┌────────
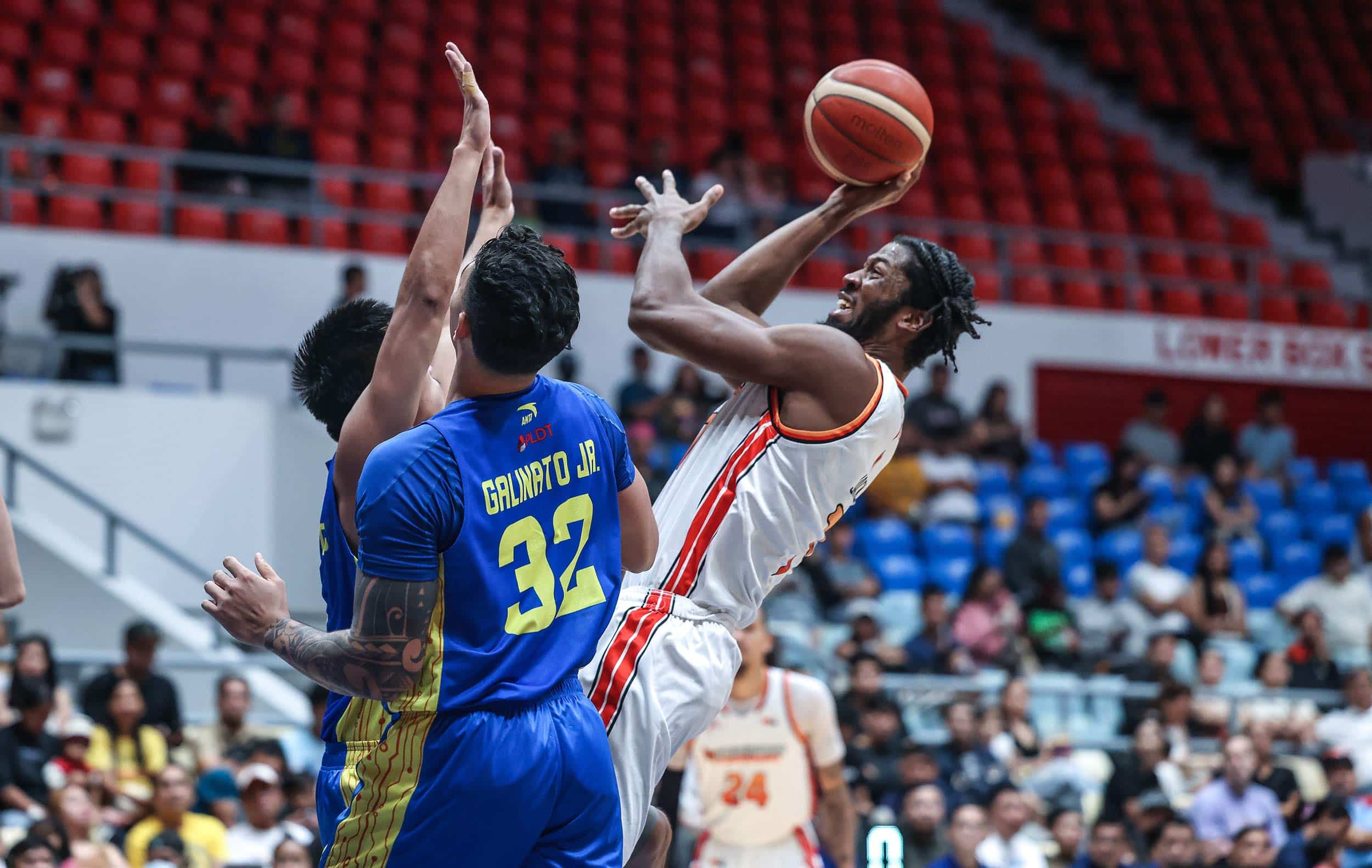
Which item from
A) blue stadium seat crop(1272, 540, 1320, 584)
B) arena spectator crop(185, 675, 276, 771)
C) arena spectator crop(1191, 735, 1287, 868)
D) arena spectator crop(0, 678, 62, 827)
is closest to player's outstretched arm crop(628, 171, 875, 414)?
arena spectator crop(0, 678, 62, 827)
└────────
Repeat the material above word for word, leaving out the picture.

Which item from
A) blue stadium seat crop(1272, 540, 1320, 584)
B) arena spectator crop(185, 675, 276, 771)
C) arena spectator crop(1191, 735, 1287, 868)
D) arena spectator crop(0, 678, 62, 827)
is closest to player's outstretched arm crop(628, 171, 875, 414)?
arena spectator crop(0, 678, 62, 827)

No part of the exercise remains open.